(Directive) Please retype all of the records below word for word, leaving the pictures out of your answer.

(Stored rows)
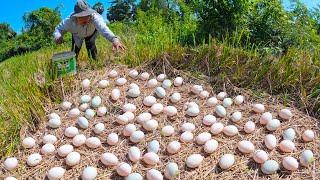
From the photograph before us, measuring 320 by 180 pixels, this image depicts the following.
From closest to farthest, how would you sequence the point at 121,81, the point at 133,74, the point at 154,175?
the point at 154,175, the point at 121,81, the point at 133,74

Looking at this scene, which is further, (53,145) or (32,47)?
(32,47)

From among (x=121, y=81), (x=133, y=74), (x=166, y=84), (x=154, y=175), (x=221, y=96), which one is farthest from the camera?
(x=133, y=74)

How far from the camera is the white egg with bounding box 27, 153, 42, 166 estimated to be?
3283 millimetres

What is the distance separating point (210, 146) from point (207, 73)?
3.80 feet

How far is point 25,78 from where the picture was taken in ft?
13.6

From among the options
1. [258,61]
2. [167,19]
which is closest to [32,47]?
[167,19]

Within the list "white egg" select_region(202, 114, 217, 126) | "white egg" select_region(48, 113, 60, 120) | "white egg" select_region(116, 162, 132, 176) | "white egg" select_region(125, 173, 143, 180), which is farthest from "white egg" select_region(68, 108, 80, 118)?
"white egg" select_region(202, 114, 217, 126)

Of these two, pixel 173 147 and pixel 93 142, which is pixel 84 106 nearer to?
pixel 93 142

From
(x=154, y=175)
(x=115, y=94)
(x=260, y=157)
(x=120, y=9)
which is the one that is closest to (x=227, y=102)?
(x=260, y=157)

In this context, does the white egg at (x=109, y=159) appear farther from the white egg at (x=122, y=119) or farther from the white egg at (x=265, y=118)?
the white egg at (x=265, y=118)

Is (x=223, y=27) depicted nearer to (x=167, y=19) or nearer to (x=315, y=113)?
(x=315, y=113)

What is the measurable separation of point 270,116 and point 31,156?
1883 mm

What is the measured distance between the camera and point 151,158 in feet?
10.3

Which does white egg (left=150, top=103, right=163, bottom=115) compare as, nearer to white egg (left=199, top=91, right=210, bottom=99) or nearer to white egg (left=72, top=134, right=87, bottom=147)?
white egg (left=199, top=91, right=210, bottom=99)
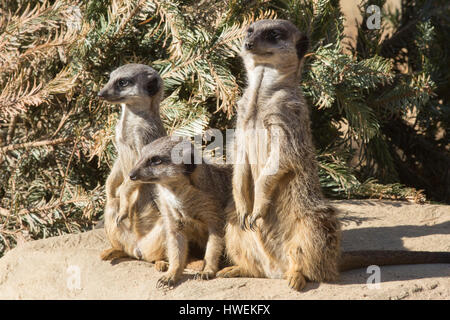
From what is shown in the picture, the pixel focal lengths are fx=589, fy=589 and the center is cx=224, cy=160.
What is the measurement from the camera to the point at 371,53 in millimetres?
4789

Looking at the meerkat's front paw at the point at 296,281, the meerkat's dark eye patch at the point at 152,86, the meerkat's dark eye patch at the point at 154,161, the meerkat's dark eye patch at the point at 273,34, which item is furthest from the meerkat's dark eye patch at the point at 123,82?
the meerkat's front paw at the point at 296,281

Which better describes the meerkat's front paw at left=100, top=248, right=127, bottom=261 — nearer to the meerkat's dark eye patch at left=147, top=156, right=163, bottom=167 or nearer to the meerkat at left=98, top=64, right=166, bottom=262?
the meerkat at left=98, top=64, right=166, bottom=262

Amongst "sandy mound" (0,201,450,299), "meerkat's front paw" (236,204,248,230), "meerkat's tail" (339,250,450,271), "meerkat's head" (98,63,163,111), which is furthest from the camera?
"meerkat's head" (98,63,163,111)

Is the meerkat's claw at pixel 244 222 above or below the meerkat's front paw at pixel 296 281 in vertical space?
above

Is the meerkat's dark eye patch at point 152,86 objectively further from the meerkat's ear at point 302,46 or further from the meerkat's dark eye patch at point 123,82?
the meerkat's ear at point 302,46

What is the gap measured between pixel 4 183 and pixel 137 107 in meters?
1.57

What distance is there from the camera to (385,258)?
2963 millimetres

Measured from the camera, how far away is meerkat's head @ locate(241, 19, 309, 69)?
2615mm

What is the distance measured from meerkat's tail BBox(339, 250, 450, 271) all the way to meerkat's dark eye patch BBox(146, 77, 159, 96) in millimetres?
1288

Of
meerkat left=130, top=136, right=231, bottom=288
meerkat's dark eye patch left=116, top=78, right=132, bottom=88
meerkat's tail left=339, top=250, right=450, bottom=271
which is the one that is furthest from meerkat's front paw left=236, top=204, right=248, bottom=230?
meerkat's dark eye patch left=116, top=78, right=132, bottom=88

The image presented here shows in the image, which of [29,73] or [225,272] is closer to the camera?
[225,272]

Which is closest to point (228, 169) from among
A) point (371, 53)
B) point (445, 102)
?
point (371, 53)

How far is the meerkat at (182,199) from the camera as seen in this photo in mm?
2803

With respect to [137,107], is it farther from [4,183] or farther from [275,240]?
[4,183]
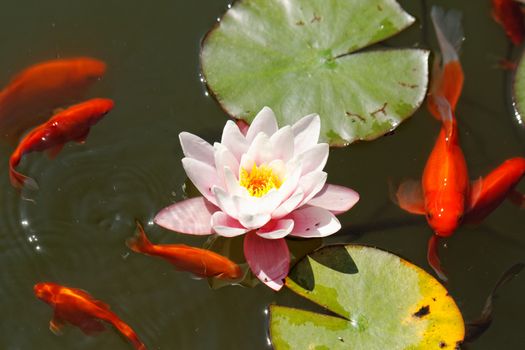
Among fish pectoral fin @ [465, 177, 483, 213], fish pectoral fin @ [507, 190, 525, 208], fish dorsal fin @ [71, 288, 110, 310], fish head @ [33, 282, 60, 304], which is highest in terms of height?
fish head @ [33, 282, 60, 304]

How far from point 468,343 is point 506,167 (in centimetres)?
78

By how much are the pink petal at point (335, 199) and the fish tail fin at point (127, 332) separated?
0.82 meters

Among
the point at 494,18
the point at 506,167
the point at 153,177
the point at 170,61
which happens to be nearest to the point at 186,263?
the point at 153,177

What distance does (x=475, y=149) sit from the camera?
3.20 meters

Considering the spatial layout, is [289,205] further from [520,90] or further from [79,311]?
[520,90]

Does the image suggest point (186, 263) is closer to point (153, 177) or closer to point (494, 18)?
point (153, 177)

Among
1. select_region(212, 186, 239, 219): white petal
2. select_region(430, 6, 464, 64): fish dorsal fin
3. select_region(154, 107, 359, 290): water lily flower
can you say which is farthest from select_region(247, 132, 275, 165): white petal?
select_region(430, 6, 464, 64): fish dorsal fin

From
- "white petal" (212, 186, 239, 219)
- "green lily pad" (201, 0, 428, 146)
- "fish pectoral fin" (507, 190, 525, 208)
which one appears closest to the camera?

(Worked answer)
From the photograph before us, measuring 320 by 180 pixels, this image depicts the following.
From closest to farthest, how would you sequence the point at 121,81, the point at 133,74, the point at 154,175?
the point at 154,175, the point at 121,81, the point at 133,74

Looking at this scene, which is further, (53,145) or (32,47)?
(32,47)

From among (x=121, y=81), (x=133, y=74), (x=166, y=84), (x=154, y=175), (x=221, y=96), which one is farthest from the camera?
(x=133, y=74)

How far from the camera is the white egg with bounding box 27, 153, 42, 166 estimated to be?
3283 millimetres

What is the distance separating point (210, 146) from point (207, 73)?
3.80 feet

How far is point 25,78 from where the picture was taken in ft?
13.6

From among the options
1. [258,61]
2. [167,19]
which is closest to [32,47]?
[167,19]

Within the list "white egg" select_region(202, 114, 217, 126) | "white egg" select_region(48, 113, 60, 120) | "white egg" select_region(116, 162, 132, 176) | "white egg" select_region(125, 173, 143, 180), which is farthest from "white egg" select_region(68, 108, 80, 118)?
"white egg" select_region(202, 114, 217, 126)

Of these two, pixel 173 147 and pixel 93 142, which is pixel 84 106 nearer to?
pixel 93 142

From
(x=154, y=175)
(x=115, y=94)
(x=260, y=157)
(x=120, y=9)
which is the one that is closest to (x=227, y=102)?
(x=260, y=157)

In this context, does the white egg at (x=109, y=159) appear farther from the white egg at (x=122, y=119) or farther from the white egg at (x=265, y=118)?
the white egg at (x=265, y=118)

Is (x=223, y=27) depicted nearer to (x=167, y=19) or nearer to (x=315, y=113)?
(x=315, y=113)

What is the measurable separation of point 270,116 and point 31,156?
1883 mm

What is the measured distance between the camera and point 151,158 in feet?
10.3

Which does white egg (left=150, top=103, right=163, bottom=115) compare as, nearer to white egg (left=199, top=91, right=210, bottom=99) or nearer to white egg (left=72, top=134, right=87, bottom=147)?
white egg (left=199, top=91, right=210, bottom=99)
From what is shown in the picture, the pixel focal lengths are fx=589, fy=589 and the center is cx=224, cy=160.
What is the measurement from the camera to the point at 371,53 in millimetres?
4789

Looking at the meerkat's front paw at the point at 296,281, the meerkat's dark eye patch at the point at 152,86, the meerkat's dark eye patch at the point at 154,161, the meerkat's dark eye patch at the point at 273,34, which item is furthest from the meerkat's dark eye patch at the point at 123,82?
the meerkat's front paw at the point at 296,281

Which better describes the meerkat's front paw at left=100, top=248, right=127, bottom=261 — nearer to the meerkat's dark eye patch at left=147, top=156, right=163, bottom=167 or nearer to the meerkat at left=98, top=64, right=166, bottom=262?
the meerkat at left=98, top=64, right=166, bottom=262

Amongst "sandy mound" (0,201,450,299), "meerkat's front paw" (236,204,248,230), "meerkat's tail" (339,250,450,271), "meerkat's head" (98,63,163,111), which is furthest from the camera?
"meerkat's head" (98,63,163,111)

Is the meerkat's claw at pixel 244 222 above or below the meerkat's front paw at pixel 296 281 in vertical space?
above

Is the meerkat's dark eye patch at point 152,86 objectively further from the meerkat's ear at point 302,46 or further from the meerkat's dark eye patch at point 123,82?
the meerkat's ear at point 302,46

What is the gap measured between pixel 4 183 and pixel 137 107 in meters?
1.57

What distance is there from the camera to (385,258)?
2963 millimetres

Measured from the camera, how far away is meerkat's head @ locate(241, 19, 309, 69)?
2615mm

What is the distance measured from meerkat's tail BBox(339, 250, 450, 271) all the way to meerkat's dark eye patch BBox(146, 77, 159, 96) in millimetres?
1288

Of
meerkat left=130, top=136, right=231, bottom=288
meerkat's dark eye patch left=116, top=78, right=132, bottom=88
meerkat's tail left=339, top=250, right=450, bottom=271
which is the one that is furthest from meerkat's front paw left=236, top=204, right=248, bottom=230?
meerkat's dark eye patch left=116, top=78, right=132, bottom=88

The image presented here shows in the image, which of [29,73] or [225,272] is closer to the camera?
[225,272]

Which is closest to point (228, 169) from among
A) point (371, 53)
B) point (445, 102)
?
point (371, 53)

How far is the meerkat at (182,199) from the camera as seen in this photo in mm?
2803

With respect to [137,107], is it farther from [4,183] or farther from [275,240]?
[4,183]
Among fish pectoral fin @ [465, 177, 483, 213], fish pectoral fin @ [507, 190, 525, 208], fish dorsal fin @ [71, 288, 110, 310], fish head @ [33, 282, 60, 304], which is highest in terms of height?
fish head @ [33, 282, 60, 304]

How far from point 468,343 is point 506,167 (in centimetres)?
78

By how much are the pink petal at point (335, 199) and the fish tail fin at point (127, 332) separated?
0.82 meters

Among
the point at 494,18
the point at 506,167
the point at 153,177
the point at 170,61
which happens to be nearest to the point at 186,263?
the point at 153,177

What distance does (x=475, y=149) sit from the camera?
3.20 meters

Considering the spatial layout, is [289,205] further from [520,90] or further from [79,311]?
[520,90]

Does the image suggest point (186, 263) is closer to point (153, 177) or closer to point (494, 18)?
point (153, 177)

Among
1. select_region(212, 186, 239, 219): white petal
2. select_region(430, 6, 464, 64): fish dorsal fin
3. select_region(154, 107, 359, 290): water lily flower
can you say which is farthest from select_region(247, 132, 275, 165): white petal?
select_region(430, 6, 464, 64): fish dorsal fin

From
- "white petal" (212, 186, 239, 219)
- "green lily pad" (201, 0, 428, 146)
- "fish pectoral fin" (507, 190, 525, 208)
which one appears closest to the camera?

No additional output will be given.